* Material provided

==================================================

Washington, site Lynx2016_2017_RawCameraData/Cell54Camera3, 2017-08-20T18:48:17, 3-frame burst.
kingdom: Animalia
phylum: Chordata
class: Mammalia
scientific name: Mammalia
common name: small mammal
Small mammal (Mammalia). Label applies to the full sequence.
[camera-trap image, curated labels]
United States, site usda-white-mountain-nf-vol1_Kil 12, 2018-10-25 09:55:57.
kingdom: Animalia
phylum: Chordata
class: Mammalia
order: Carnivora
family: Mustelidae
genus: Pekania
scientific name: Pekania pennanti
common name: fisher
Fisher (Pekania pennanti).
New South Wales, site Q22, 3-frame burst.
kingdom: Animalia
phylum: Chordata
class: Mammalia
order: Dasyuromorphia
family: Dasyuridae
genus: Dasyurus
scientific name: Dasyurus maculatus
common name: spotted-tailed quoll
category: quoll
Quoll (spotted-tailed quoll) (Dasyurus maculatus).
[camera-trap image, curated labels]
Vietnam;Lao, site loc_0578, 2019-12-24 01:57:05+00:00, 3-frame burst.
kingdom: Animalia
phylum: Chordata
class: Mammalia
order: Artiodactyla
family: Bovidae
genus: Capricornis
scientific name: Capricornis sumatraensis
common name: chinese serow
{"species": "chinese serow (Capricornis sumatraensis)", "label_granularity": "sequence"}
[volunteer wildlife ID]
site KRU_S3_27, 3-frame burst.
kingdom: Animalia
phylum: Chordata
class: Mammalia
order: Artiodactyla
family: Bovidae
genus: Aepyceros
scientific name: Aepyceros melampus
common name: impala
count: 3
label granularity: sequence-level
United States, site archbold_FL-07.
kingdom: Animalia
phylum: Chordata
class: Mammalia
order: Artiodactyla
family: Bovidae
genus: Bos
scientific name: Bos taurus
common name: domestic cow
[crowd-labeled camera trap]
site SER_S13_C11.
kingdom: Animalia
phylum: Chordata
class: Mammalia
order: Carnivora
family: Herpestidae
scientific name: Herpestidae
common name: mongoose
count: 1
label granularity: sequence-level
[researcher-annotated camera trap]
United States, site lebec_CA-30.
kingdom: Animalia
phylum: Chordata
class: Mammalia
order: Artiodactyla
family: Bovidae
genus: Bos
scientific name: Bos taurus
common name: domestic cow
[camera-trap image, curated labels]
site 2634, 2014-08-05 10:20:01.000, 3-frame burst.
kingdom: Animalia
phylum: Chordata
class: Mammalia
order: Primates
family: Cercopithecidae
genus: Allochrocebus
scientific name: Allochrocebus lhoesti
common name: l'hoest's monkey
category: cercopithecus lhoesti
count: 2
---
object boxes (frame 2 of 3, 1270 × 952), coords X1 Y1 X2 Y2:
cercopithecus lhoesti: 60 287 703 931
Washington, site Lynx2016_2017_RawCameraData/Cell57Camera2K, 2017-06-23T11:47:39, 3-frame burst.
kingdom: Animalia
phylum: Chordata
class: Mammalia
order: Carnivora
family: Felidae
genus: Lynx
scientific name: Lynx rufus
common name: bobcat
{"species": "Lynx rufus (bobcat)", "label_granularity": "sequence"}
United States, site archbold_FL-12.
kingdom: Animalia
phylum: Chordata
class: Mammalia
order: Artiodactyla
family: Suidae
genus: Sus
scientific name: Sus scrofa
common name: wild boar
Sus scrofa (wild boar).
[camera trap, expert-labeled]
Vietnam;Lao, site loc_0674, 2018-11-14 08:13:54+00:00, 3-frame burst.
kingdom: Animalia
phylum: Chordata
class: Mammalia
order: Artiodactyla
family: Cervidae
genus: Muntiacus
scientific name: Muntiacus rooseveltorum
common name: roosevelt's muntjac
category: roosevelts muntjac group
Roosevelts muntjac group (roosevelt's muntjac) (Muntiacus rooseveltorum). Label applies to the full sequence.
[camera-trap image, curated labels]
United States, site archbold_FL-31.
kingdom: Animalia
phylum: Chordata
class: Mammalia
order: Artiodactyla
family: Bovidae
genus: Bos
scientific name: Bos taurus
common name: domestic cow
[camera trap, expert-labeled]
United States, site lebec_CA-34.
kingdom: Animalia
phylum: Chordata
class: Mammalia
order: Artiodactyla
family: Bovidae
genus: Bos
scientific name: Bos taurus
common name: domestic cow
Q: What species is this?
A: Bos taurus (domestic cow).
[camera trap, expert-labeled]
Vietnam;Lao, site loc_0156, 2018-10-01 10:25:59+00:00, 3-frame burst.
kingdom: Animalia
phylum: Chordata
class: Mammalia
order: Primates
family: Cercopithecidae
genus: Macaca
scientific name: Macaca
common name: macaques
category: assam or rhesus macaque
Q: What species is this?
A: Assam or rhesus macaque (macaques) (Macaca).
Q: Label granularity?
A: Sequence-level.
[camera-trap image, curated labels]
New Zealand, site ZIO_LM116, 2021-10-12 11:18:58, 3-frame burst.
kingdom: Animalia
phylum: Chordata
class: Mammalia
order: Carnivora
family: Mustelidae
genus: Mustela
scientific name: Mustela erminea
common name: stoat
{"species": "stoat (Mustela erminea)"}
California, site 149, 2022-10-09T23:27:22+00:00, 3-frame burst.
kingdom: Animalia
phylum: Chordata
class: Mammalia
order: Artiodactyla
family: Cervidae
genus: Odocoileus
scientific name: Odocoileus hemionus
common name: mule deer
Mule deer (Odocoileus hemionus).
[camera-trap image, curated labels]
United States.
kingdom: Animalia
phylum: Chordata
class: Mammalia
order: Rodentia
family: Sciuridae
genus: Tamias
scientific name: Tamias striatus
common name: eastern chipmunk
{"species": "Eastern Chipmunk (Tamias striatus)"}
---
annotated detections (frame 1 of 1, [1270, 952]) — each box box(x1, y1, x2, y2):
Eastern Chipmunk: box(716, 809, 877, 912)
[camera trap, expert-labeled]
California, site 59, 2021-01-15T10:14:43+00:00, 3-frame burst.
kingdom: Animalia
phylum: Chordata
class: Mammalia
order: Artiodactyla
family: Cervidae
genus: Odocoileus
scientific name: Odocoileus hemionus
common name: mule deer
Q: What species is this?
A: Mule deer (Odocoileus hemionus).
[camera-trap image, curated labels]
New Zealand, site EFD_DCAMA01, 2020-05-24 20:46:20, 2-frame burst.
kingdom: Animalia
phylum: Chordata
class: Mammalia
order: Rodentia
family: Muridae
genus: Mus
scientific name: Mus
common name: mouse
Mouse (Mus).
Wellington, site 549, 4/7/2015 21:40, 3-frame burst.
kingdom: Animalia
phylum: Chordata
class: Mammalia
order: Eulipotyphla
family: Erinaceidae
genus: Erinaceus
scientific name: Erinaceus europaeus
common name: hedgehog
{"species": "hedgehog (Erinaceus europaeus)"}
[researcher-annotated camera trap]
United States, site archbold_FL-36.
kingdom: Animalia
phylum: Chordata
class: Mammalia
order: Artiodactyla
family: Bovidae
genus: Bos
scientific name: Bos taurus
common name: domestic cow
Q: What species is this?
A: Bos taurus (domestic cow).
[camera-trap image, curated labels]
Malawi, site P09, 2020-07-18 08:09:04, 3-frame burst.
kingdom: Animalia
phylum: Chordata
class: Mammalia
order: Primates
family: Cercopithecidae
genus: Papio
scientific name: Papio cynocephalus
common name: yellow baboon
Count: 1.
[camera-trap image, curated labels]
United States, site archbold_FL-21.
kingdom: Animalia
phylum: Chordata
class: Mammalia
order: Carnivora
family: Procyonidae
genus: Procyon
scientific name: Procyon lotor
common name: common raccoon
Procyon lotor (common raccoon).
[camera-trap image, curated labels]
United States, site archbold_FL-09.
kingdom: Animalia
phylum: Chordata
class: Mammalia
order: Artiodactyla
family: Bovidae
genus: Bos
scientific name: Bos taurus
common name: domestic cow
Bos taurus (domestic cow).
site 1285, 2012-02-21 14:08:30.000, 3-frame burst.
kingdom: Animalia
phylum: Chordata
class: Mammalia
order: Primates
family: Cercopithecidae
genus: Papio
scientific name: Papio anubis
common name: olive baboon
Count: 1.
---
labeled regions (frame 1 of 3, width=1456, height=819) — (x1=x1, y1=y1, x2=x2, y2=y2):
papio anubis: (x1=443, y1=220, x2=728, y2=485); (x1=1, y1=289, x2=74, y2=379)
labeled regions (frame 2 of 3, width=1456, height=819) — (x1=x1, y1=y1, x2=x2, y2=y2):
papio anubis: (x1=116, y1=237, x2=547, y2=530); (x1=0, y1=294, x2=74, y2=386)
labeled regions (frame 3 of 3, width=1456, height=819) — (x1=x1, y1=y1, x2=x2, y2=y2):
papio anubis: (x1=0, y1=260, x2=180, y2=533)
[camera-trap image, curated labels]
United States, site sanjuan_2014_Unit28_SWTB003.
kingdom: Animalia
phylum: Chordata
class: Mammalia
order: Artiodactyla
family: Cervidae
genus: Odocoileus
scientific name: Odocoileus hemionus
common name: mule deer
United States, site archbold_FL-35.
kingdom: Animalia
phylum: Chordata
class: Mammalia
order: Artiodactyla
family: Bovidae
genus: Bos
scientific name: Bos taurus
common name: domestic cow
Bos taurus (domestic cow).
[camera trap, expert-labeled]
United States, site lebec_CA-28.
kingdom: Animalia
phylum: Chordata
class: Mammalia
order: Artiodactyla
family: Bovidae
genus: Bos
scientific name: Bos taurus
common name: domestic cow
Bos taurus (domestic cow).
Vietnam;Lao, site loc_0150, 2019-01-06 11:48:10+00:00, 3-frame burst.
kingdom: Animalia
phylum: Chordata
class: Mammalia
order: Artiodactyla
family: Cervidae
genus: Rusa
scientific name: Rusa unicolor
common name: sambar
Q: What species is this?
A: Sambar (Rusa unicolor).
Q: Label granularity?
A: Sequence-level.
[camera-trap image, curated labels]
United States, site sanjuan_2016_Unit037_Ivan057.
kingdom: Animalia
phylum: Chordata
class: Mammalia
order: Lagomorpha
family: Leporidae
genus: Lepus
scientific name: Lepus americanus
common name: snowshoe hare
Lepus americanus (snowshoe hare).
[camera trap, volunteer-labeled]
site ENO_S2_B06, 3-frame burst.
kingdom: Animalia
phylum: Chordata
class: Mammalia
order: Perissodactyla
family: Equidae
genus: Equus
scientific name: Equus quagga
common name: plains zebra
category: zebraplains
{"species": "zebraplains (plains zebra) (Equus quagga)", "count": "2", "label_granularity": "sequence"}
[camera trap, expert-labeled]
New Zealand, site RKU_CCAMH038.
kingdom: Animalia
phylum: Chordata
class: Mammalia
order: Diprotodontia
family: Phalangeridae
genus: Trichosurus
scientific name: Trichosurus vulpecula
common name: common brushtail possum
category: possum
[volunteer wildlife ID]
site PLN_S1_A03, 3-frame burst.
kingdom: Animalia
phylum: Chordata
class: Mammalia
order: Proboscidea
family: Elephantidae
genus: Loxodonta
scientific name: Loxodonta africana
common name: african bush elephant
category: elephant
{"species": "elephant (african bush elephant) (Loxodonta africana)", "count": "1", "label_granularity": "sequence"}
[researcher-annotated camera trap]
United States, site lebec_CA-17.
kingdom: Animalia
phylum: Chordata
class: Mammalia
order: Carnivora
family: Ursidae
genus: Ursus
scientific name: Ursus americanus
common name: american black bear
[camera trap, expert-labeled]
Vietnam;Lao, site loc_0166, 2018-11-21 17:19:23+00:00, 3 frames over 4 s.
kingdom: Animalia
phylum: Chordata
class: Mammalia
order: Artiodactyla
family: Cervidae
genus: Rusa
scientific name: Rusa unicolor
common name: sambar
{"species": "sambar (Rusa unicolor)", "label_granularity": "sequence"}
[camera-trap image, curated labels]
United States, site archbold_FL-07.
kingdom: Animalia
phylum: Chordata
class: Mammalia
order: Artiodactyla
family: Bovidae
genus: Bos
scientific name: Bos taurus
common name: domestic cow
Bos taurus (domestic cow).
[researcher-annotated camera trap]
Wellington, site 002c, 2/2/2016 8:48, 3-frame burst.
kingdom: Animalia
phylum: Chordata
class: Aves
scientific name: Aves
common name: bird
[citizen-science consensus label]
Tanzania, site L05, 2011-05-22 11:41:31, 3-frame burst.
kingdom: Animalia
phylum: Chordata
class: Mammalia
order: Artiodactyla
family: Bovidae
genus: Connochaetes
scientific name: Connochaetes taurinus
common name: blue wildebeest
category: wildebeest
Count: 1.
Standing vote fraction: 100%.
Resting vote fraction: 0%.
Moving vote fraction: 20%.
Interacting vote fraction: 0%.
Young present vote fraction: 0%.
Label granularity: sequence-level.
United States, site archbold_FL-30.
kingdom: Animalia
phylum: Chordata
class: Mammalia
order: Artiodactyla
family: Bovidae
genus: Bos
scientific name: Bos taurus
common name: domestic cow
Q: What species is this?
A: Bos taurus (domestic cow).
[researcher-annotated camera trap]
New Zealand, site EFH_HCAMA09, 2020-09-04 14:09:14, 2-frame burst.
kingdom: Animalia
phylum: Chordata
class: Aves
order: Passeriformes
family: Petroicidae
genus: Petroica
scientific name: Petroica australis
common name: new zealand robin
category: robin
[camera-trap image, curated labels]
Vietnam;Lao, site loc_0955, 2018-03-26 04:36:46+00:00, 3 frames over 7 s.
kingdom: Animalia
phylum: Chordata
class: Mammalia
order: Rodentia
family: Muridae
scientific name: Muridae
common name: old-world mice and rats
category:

==================================================

* Problem to solve
Please give again only the lines from the start of the material through the line holding "scientific name: Pekania pennanti", exactly as they are written.

* Solution to this problem
Washington, site Lynx2016_2017_RawCameraData/Cell54Camera3, 2017-08-20T18:48:17, 3-frame burst.
kingdom: Animalia
phylum: Chordata
class: Mammalia
scientific name: Mammalia
common name: small mammal
Small mammal (Mammalia). Label applies to the full sequence.
[camera-trap image, curated labels]
United States, site usda-white-mountain-nf-vol1_Kil 12, 2018-10-25 09:55:57.
kingdom: Animalia
phylum: Chordata
class: Mammalia
order: Carnivora
family: Mustelidae
genus: Pekania
scientific name: Pekania pennanti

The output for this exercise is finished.